The covering box your meter is in is broken so I'm not allowed to change it, the box needs to be changed first.

Indeed, the box in question is missing its door and has been missing that door since before I purchased the flat. Considering this is not a completely unusual occurrence as I can spot a few meters in my street that have a damaged box, my neighbour to start with, and the engineer confirmed this was common, you'd have thought that, in all their wisdom, Siemens could have mentioned in the letter they sent me that their engineers could only change the meter if the box was intact? Had I known, I would have checked and told them when I confirmed the appointment that the box needed changing, we could have organised the change immediately and it would have saved everybody a good deal of time and effort. But no, that would have been too easy! Of course, what makes it even more complicated is that it won't be the same company that changes the box. So I'll have to sort that out, work from home the day they change the box, re-organise the meter change, work from home that day again and finally I may have a new meter. The fact that I never asked the meter to be changed in the first place, and that I have no idea why British Gas feel they have to change it at all, means that I am of course extremely motivated to do all that and not at all annoyed by it.

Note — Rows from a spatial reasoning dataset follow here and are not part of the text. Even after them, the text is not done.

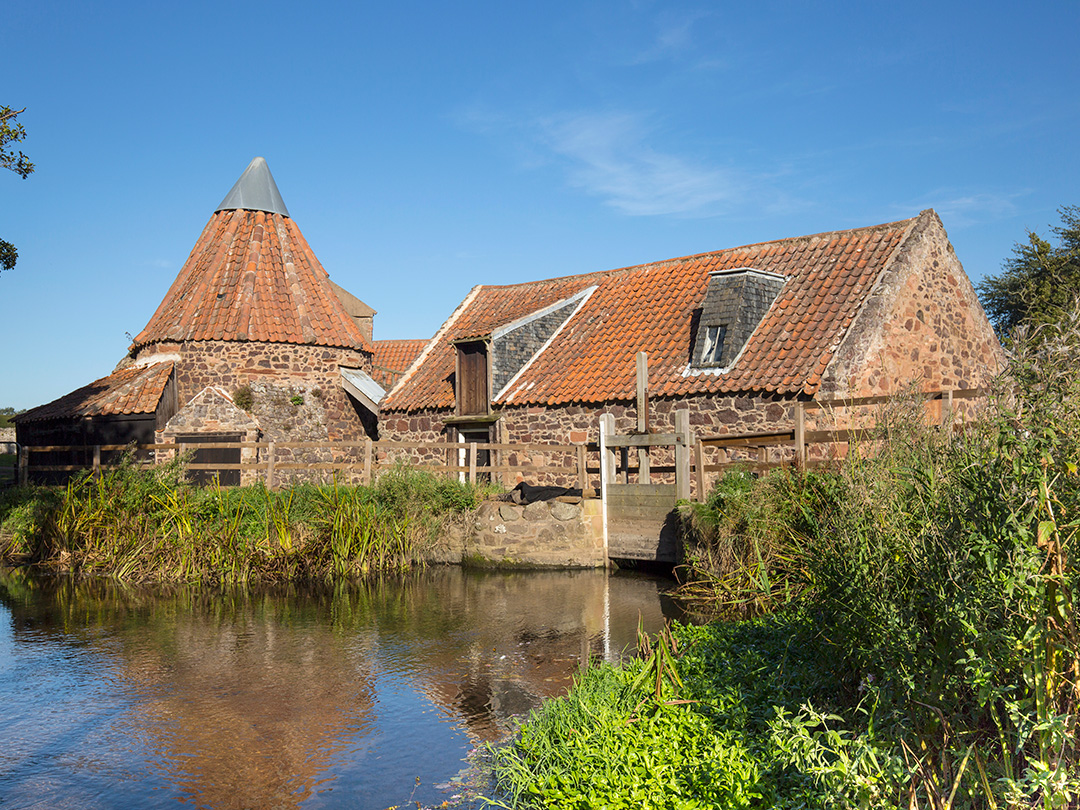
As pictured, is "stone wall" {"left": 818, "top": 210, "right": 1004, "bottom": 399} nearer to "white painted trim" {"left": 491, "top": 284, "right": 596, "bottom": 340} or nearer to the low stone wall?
the low stone wall

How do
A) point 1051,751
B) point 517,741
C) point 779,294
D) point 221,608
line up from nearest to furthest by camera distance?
1. point 1051,751
2. point 517,741
3. point 221,608
4. point 779,294

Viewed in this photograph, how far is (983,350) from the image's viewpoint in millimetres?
18453

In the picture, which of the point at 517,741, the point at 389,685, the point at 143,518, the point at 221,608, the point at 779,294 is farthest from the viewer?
the point at 779,294

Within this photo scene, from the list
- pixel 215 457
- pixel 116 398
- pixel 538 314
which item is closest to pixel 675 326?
pixel 538 314

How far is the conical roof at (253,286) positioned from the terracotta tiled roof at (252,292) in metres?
0.03

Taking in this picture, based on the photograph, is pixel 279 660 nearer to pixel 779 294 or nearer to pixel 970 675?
pixel 970 675

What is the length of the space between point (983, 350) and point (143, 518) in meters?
16.6

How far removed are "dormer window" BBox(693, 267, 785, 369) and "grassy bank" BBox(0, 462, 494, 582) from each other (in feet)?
19.5

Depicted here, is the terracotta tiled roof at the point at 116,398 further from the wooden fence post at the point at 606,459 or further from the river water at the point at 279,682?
the wooden fence post at the point at 606,459

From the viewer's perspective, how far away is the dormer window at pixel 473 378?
21094 mm

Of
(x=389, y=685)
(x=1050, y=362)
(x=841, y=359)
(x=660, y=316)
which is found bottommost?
(x=389, y=685)

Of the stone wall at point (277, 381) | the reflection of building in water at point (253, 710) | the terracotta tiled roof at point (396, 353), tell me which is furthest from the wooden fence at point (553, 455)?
the terracotta tiled roof at point (396, 353)

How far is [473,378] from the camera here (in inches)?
847

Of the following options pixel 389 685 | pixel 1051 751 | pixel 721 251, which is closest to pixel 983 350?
pixel 721 251
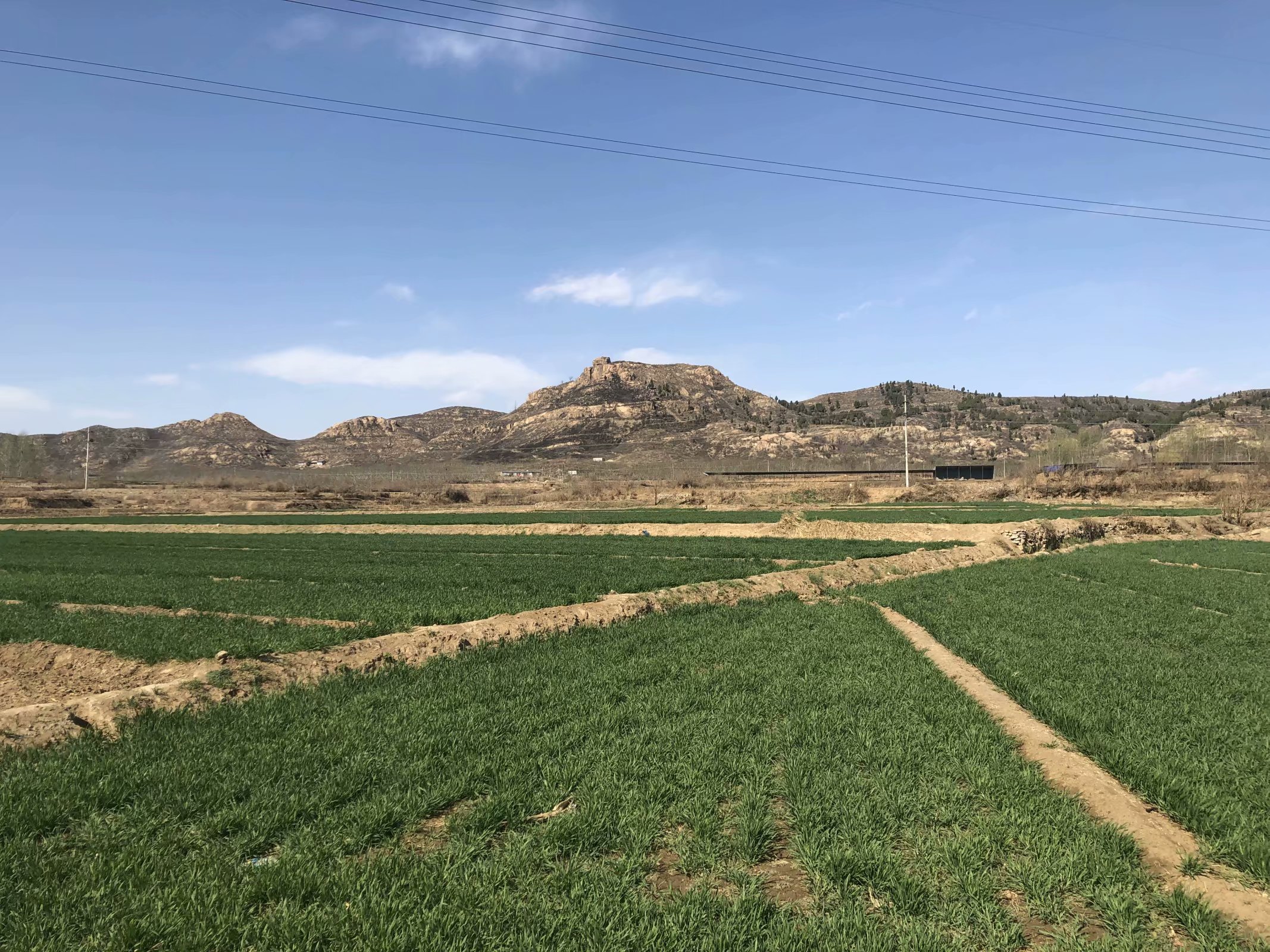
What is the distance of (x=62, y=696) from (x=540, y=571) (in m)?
14.3

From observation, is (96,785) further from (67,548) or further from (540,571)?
(67,548)

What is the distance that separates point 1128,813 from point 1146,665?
6.30m

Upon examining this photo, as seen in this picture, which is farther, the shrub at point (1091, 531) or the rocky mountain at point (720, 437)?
the rocky mountain at point (720, 437)

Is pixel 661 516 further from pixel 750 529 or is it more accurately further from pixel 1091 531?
pixel 1091 531

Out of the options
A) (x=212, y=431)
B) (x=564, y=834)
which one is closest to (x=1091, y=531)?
(x=564, y=834)

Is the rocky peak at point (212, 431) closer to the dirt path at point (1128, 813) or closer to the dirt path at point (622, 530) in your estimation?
the dirt path at point (622, 530)

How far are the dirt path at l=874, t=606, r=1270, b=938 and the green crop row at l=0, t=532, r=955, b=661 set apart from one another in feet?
35.2

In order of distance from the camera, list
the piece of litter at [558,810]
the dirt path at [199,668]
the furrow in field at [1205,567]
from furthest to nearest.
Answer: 1. the furrow in field at [1205,567]
2. the dirt path at [199,668]
3. the piece of litter at [558,810]

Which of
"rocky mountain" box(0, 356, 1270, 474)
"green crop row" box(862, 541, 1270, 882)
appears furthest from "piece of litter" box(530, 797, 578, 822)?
"rocky mountain" box(0, 356, 1270, 474)

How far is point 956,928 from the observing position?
14.6ft

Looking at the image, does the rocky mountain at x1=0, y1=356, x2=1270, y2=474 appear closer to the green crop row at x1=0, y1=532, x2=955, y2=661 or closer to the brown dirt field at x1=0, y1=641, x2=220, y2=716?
the green crop row at x1=0, y1=532, x2=955, y2=661

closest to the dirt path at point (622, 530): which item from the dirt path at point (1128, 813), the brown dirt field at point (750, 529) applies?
the brown dirt field at point (750, 529)

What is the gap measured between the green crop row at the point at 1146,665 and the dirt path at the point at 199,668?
22.0ft

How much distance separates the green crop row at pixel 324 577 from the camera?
13.6 metres
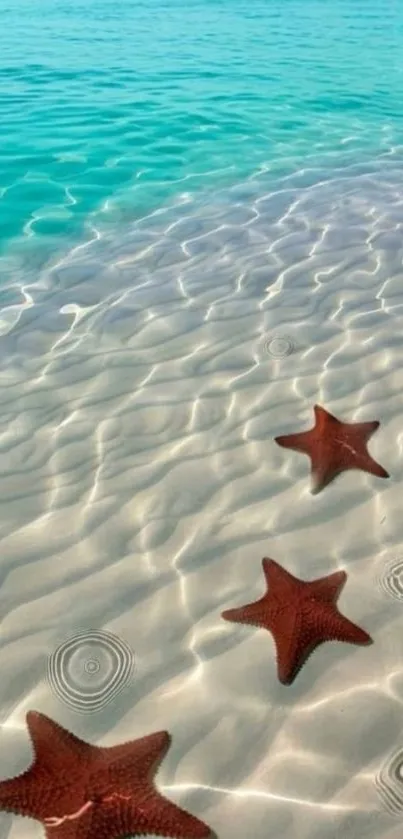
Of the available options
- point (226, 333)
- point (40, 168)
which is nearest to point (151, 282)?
point (226, 333)

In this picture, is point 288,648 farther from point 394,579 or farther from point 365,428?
point 365,428

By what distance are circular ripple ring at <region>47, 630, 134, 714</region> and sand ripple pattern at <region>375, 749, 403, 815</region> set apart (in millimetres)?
1138

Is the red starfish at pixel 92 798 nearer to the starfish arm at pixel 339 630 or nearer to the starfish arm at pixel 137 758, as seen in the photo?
the starfish arm at pixel 137 758

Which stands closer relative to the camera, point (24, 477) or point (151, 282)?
point (24, 477)

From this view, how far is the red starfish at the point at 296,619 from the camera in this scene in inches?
117

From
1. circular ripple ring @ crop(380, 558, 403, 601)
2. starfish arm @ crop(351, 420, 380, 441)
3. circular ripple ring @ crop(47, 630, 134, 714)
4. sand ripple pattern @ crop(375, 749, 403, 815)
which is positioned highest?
starfish arm @ crop(351, 420, 380, 441)

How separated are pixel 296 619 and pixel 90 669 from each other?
0.97m

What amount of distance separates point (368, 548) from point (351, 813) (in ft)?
4.60

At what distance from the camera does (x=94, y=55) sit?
18.4 meters

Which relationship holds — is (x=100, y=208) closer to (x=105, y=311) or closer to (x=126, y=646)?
(x=105, y=311)

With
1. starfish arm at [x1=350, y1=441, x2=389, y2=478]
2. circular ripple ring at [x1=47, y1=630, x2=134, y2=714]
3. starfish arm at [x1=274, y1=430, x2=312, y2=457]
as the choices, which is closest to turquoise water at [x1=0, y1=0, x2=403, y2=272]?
starfish arm at [x1=274, y1=430, x2=312, y2=457]

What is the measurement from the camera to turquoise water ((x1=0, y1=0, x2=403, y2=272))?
9.52 metres

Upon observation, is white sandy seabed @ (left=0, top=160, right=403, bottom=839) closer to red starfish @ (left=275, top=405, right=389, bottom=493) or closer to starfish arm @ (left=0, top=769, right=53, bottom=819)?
red starfish @ (left=275, top=405, right=389, bottom=493)

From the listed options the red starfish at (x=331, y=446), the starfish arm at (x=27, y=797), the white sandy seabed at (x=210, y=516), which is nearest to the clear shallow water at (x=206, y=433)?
the white sandy seabed at (x=210, y=516)
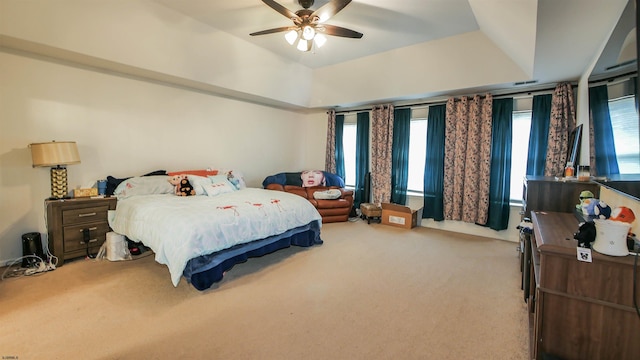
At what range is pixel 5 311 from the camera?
218cm

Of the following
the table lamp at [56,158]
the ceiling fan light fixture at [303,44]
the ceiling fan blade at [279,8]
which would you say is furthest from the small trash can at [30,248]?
the ceiling fan light fixture at [303,44]

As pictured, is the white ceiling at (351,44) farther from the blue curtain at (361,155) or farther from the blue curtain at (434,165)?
the blue curtain at (361,155)

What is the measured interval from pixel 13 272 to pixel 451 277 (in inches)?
178

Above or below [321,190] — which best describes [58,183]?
above

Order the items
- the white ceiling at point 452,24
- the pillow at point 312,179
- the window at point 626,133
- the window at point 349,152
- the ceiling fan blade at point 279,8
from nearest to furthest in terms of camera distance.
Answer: the window at point 626,133, the white ceiling at point 452,24, the ceiling fan blade at point 279,8, the pillow at point 312,179, the window at point 349,152

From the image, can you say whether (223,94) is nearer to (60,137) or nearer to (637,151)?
(60,137)

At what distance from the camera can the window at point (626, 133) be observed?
4.46 ft

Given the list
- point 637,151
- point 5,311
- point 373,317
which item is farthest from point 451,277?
point 5,311

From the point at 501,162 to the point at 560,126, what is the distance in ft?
2.71

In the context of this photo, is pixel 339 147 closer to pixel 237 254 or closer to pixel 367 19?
pixel 367 19

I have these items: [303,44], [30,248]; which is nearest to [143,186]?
[30,248]

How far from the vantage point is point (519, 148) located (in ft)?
13.9

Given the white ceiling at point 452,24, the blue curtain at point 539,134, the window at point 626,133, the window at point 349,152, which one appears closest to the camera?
the window at point 626,133

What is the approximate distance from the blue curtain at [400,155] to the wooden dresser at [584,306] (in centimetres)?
362
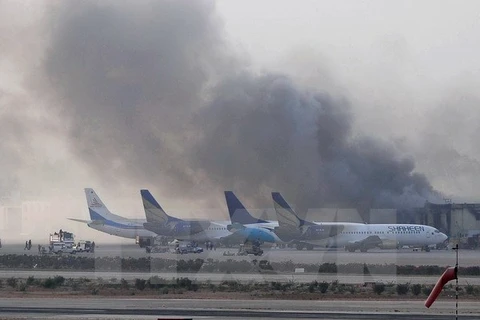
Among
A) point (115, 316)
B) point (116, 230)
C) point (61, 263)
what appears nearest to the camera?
point (115, 316)

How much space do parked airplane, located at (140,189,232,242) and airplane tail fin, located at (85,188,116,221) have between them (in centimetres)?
1150

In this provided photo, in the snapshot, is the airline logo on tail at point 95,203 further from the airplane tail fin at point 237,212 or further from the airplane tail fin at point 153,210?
the airplane tail fin at point 237,212

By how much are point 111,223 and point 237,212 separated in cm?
2239

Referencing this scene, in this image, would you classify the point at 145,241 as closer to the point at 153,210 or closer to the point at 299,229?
the point at 153,210

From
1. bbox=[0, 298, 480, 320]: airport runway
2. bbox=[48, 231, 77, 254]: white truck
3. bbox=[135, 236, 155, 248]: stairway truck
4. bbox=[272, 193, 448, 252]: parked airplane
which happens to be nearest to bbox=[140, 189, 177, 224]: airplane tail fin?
bbox=[135, 236, 155, 248]: stairway truck

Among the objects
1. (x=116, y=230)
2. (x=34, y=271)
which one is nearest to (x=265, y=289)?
(x=34, y=271)

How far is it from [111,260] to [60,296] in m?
44.6

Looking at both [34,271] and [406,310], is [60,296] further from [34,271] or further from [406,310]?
[34,271]

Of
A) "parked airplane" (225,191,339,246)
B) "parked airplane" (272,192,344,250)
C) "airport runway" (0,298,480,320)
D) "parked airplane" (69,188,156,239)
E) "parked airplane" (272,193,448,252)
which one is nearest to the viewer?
"airport runway" (0,298,480,320)

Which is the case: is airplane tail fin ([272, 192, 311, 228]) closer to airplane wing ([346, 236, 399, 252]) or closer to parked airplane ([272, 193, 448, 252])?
parked airplane ([272, 193, 448, 252])

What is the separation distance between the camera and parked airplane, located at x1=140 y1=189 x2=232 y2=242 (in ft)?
476

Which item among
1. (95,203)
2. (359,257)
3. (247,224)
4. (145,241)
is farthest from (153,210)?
(359,257)

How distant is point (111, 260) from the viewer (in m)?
107

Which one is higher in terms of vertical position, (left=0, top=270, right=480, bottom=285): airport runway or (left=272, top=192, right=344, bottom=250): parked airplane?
(left=272, top=192, right=344, bottom=250): parked airplane
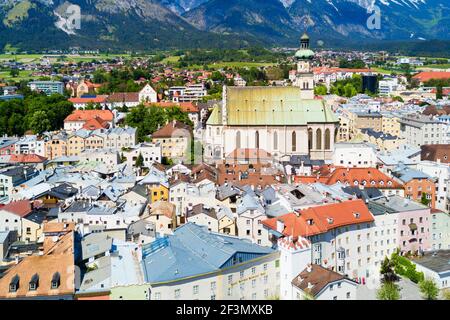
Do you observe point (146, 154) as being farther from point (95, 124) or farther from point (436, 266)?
point (436, 266)

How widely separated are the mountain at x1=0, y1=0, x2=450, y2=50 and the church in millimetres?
66499

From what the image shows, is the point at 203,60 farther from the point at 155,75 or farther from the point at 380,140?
the point at 380,140

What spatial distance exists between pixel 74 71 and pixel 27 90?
27.5m

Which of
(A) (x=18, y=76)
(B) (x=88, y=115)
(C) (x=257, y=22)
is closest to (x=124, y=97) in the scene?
(B) (x=88, y=115)

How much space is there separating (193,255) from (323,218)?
4851 mm

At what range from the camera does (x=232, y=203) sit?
72.4 feet

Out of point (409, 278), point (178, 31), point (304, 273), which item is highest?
point (178, 31)

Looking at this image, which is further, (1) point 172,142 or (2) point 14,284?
(1) point 172,142

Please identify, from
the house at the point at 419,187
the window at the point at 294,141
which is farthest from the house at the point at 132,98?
the house at the point at 419,187

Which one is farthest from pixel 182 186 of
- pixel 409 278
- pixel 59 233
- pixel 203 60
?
pixel 203 60

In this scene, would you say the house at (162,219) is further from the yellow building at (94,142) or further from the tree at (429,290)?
the yellow building at (94,142)

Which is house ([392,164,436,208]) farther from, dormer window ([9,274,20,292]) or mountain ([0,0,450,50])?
mountain ([0,0,450,50])

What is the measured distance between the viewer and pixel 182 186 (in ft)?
78.2

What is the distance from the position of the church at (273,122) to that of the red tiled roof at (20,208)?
43.2 feet
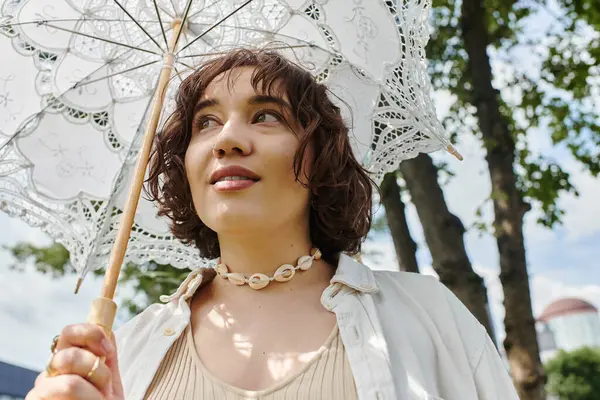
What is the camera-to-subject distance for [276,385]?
133cm

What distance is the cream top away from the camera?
133cm

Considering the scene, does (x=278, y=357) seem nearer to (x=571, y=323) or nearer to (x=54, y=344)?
(x=54, y=344)

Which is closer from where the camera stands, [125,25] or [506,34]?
[125,25]

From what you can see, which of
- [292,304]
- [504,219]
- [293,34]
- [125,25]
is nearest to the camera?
[292,304]

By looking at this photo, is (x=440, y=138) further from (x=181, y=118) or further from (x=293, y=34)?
(x=181, y=118)

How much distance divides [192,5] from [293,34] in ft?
1.23

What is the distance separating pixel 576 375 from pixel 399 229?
36674 millimetres

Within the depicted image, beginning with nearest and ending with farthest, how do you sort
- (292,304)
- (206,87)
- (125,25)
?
1. (292,304)
2. (206,87)
3. (125,25)

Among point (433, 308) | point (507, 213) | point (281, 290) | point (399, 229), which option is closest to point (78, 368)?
point (281, 290)

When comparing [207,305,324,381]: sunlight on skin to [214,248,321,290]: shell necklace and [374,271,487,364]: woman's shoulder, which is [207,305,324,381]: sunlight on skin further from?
[374,271,487,364]: woman's shoulder

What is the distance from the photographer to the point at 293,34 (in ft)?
6.56

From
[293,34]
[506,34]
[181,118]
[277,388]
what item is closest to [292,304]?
[277,388]

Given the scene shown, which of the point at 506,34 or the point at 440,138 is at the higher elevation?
the point at 506,34

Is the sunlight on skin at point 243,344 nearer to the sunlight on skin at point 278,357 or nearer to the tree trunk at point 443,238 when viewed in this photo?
the sunlight on skin at point 278,357
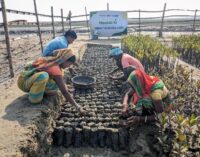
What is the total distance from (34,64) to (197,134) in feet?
8.43

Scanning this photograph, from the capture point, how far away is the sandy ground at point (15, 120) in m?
3.08

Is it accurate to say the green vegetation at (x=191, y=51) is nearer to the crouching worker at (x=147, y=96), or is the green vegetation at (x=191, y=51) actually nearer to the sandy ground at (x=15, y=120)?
the crouching worker at (x=147, y=96)

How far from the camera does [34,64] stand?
4430mm

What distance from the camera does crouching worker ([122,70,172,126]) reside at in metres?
3.53

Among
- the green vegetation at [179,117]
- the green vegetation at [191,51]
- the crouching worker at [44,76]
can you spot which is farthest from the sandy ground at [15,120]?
the green vegetation at [191,51]

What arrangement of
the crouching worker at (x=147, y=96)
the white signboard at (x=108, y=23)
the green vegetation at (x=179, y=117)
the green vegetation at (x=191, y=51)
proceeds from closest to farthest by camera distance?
the green vegetation at (x=179, y=117)
the crouching worker at (x=147, y=96)
the green vegetation at (x=191, y=51)
the white signboard at (x=108, y=23)

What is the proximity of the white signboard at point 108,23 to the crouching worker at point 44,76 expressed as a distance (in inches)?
449

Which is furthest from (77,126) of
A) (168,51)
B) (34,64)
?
(168,51)

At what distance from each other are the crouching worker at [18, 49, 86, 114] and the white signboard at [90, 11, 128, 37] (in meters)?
11.4

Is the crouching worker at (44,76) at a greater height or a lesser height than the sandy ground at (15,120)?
greater

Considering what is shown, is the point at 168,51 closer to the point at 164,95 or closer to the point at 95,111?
the point at 95,111

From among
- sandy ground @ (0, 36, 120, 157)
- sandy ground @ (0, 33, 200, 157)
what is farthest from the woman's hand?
sandy ground @ (0, 36, 120, 157)

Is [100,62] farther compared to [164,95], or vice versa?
[100,62]

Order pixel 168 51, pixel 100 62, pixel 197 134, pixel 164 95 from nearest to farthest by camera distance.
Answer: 1. pixel 197 134
2. pixel 164 95
3. pixel 168 51
4. pixel 100 62
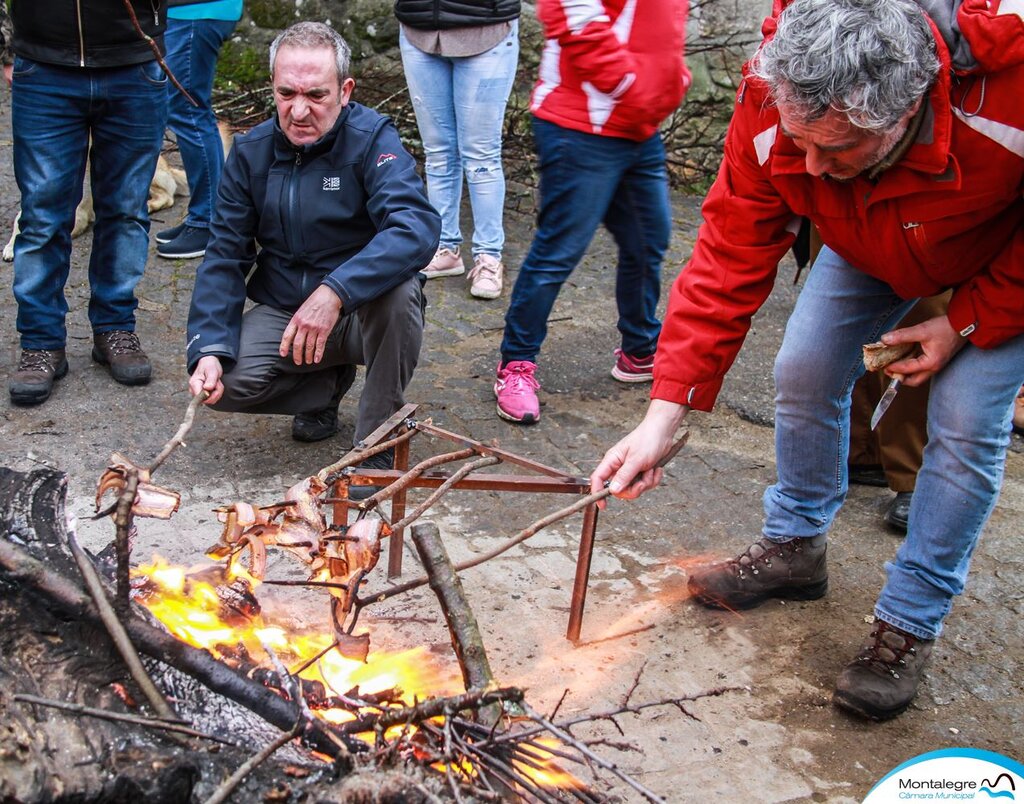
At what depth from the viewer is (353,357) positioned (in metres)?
4.14

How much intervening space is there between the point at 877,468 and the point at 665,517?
0.89m

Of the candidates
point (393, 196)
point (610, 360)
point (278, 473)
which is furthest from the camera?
point (610, 360)

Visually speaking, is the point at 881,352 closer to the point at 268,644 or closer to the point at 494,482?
the point at 494,482

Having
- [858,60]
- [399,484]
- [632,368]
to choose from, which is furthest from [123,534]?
[632,368]

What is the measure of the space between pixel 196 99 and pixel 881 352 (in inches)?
160

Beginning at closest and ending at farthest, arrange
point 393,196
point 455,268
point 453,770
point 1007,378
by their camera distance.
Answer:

The silver lining in all that is that the Siemens engineer was a very nice guy and said he would organise the paperwork to do the box change to be mailed to me. So Siemens may be useless in their written communication but at least the guys they send out to do the work are nice and sensible. That's half the customer service done properly. Well, we'll see if and when I have the promised paperwork.

1 comment:

Unknown said...

I had a similar situation but the guy said he couldn't change the meter because of some other reason which I wish I'd taken a note of. Instead he changed the battery and left, a very friendly guy too. Reading your post did make me wonder if they do this a lot just to charge the Gas Suppliers for not actually doing anything?